Records from a data collection:
>>>
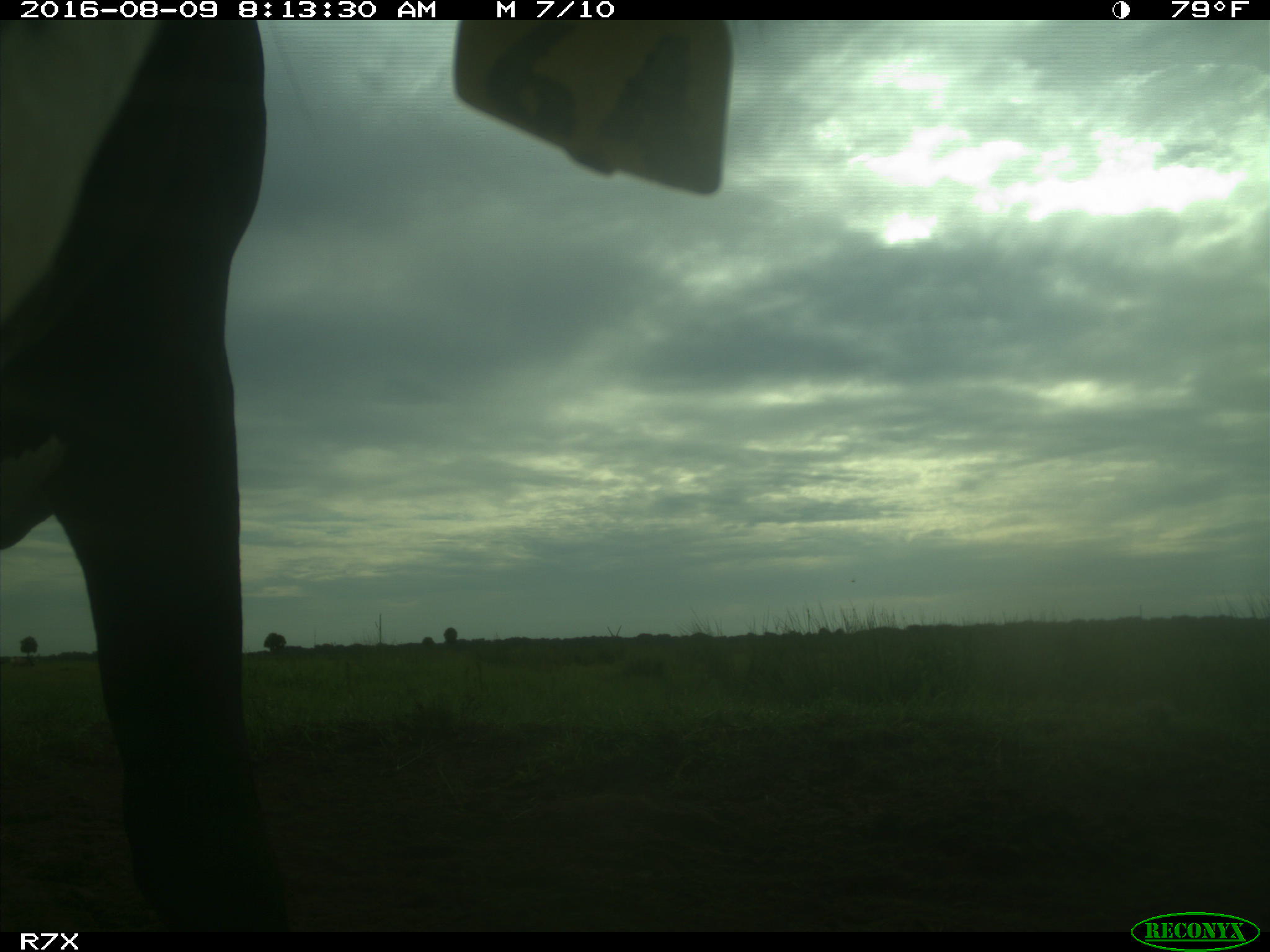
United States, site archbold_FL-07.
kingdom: Animalia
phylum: Chordata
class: Mammalia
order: Artiodactyla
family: Bovidae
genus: Bos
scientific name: Bos taurus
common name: domestic cow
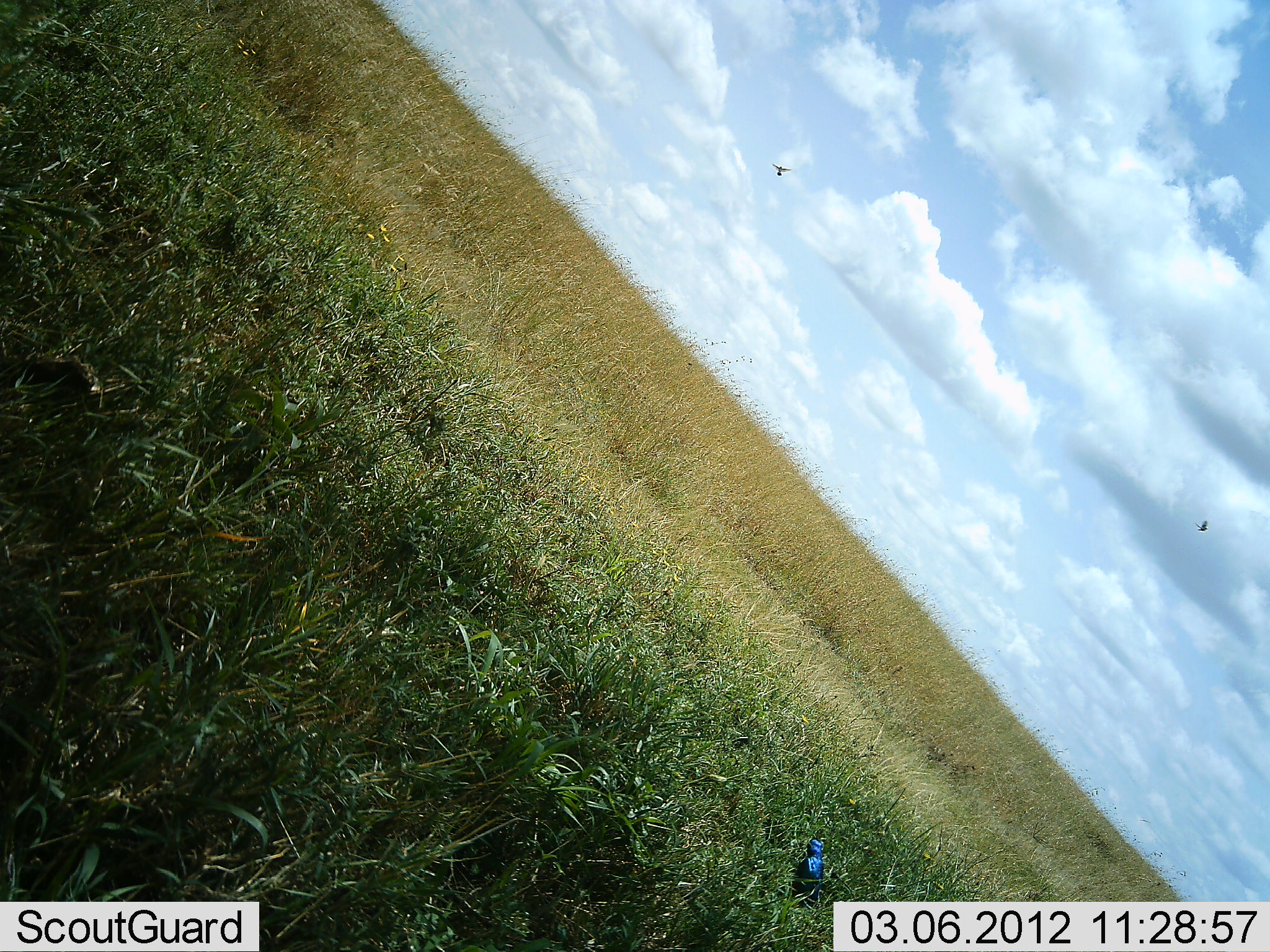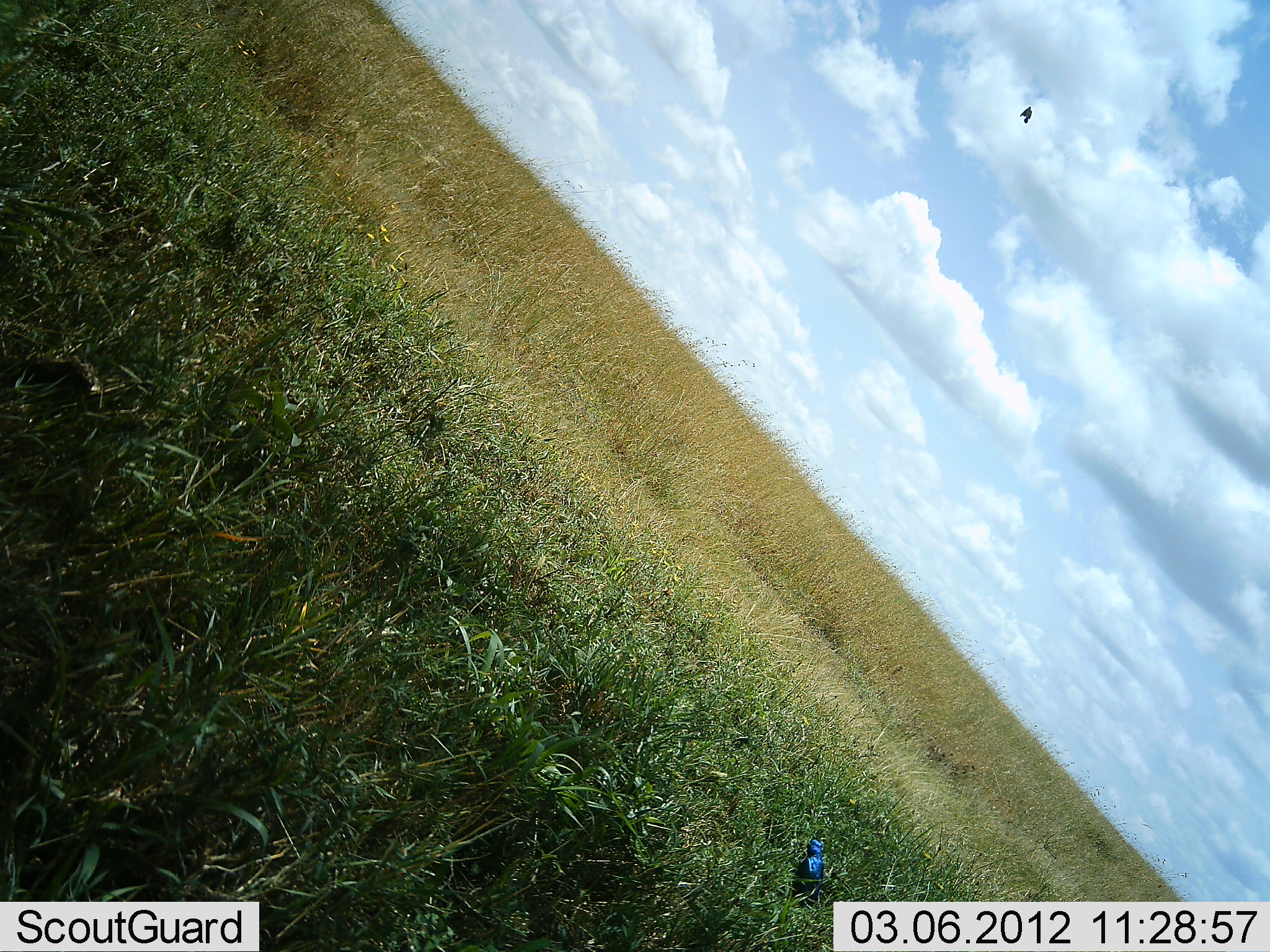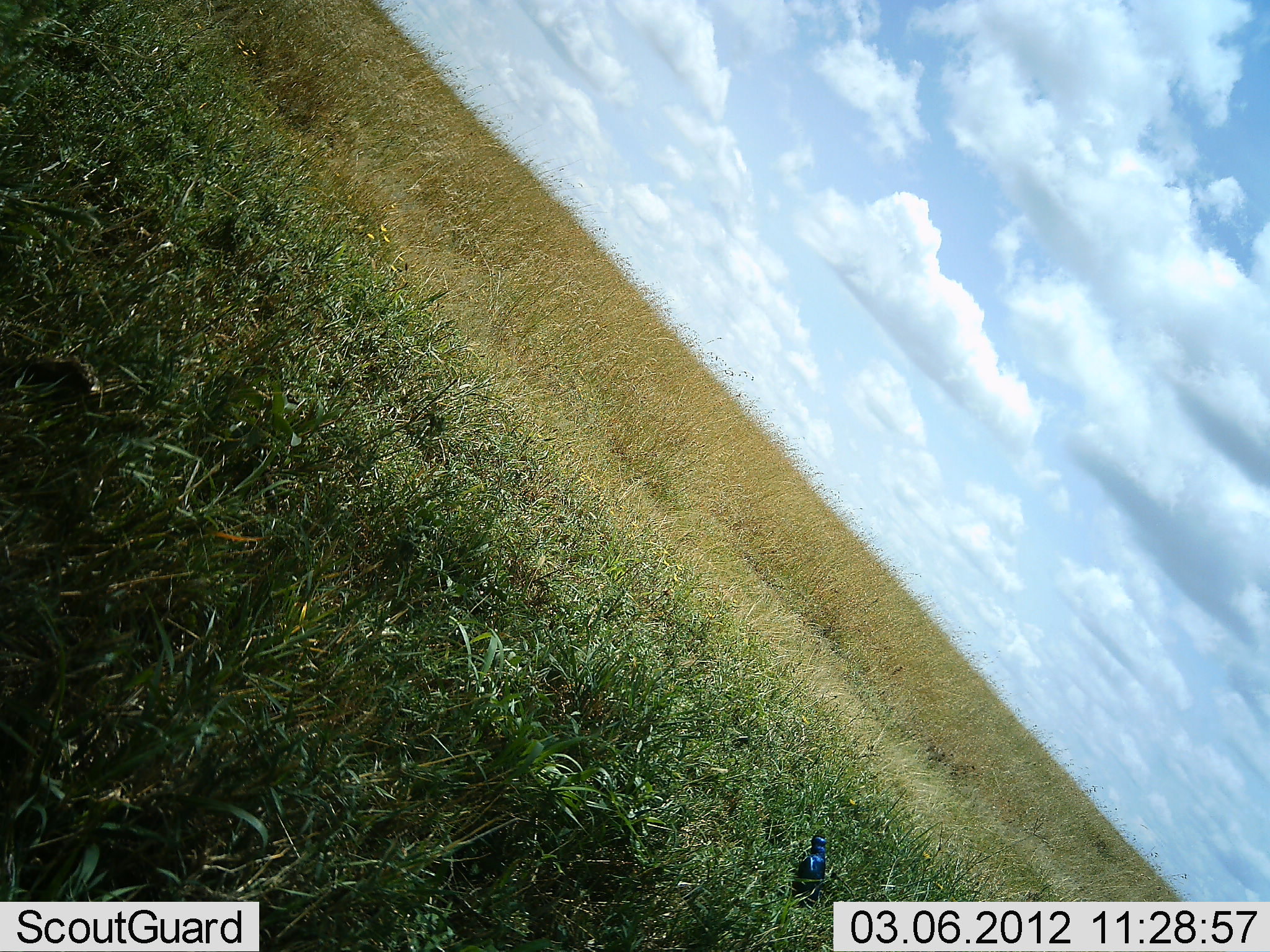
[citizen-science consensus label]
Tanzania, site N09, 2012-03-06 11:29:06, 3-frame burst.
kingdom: Animalia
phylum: Chordata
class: Aves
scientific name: Aves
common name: bird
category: otherbird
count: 2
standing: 47%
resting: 13%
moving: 60%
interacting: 0%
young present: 0%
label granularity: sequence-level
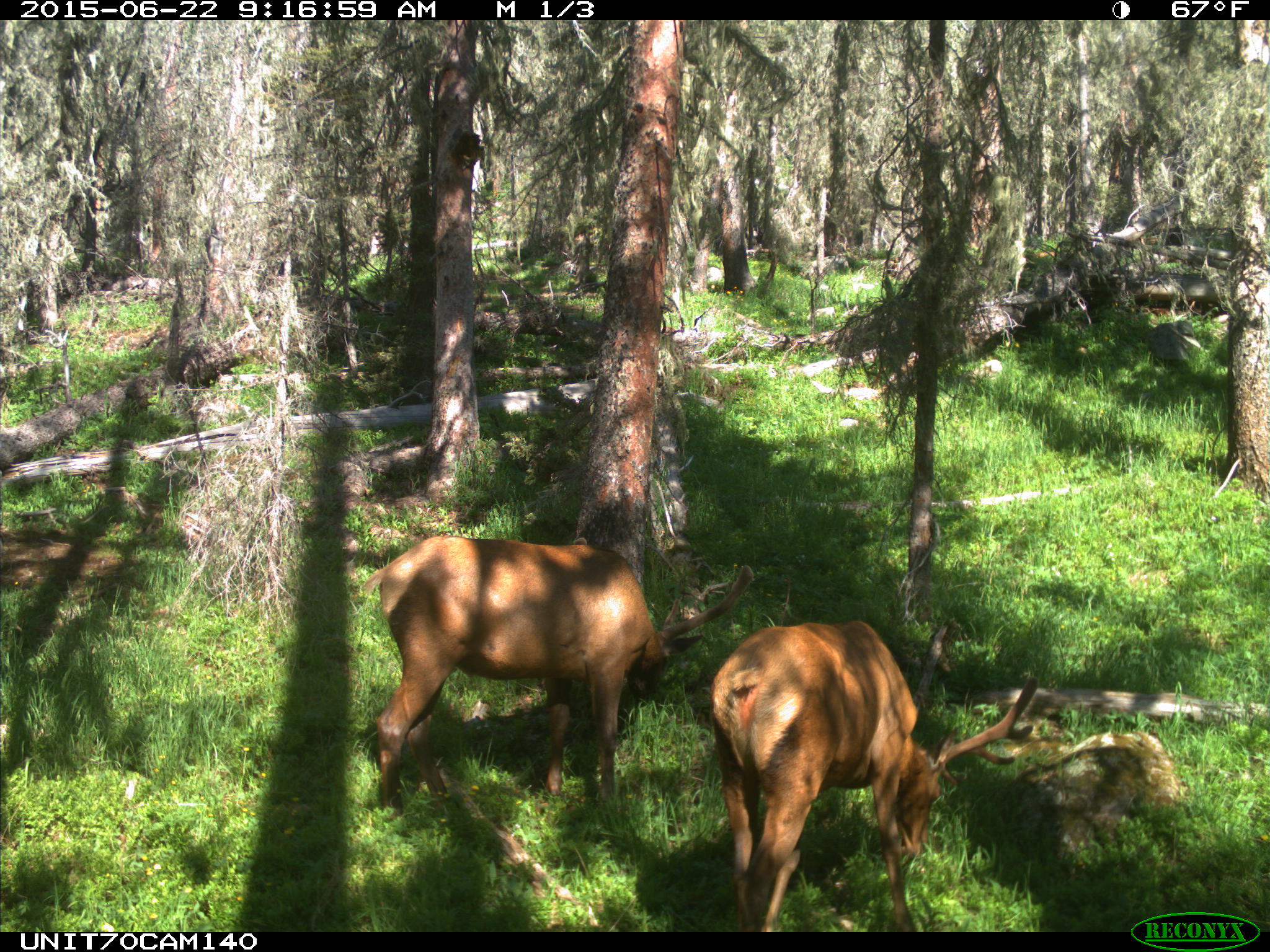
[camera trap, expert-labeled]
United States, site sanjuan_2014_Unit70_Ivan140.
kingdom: Animalia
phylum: Chordata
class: Mammalia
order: Artiodactyla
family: Cervidae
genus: Cervus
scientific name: Cervus elaphus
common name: red deer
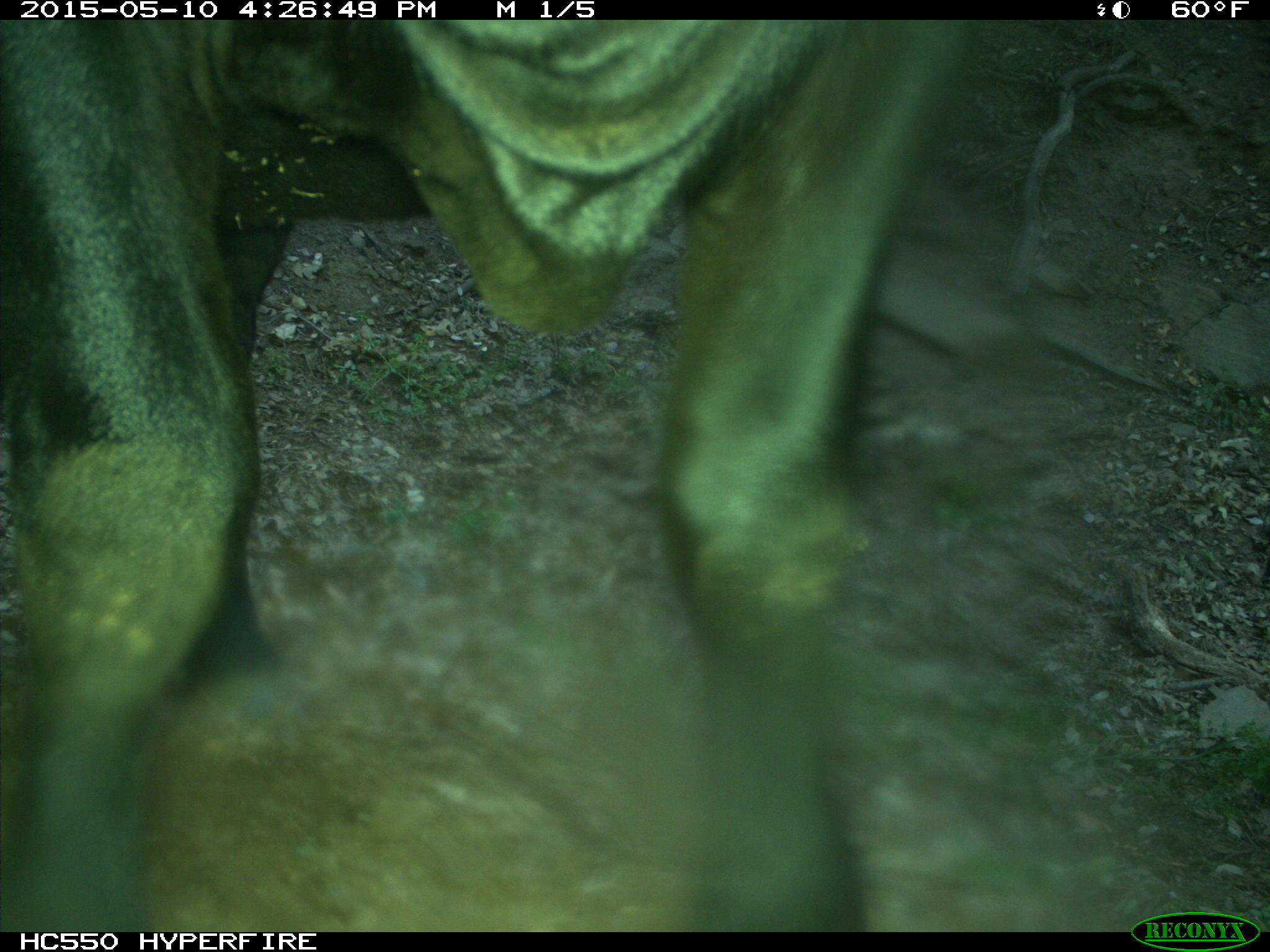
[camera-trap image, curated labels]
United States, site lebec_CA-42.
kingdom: Animalia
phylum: Chordata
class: Mammalia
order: Artiodactyla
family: Bovidae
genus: Bos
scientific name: Bos taurus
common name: domestic cow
<<<
Task item: Look above for every line with the word "scientific" and copy it.

Reply:
scientific name: Bos taurus
scientific name: Aves
scientific name: Cervus elaphus
scientific name: Bos taurus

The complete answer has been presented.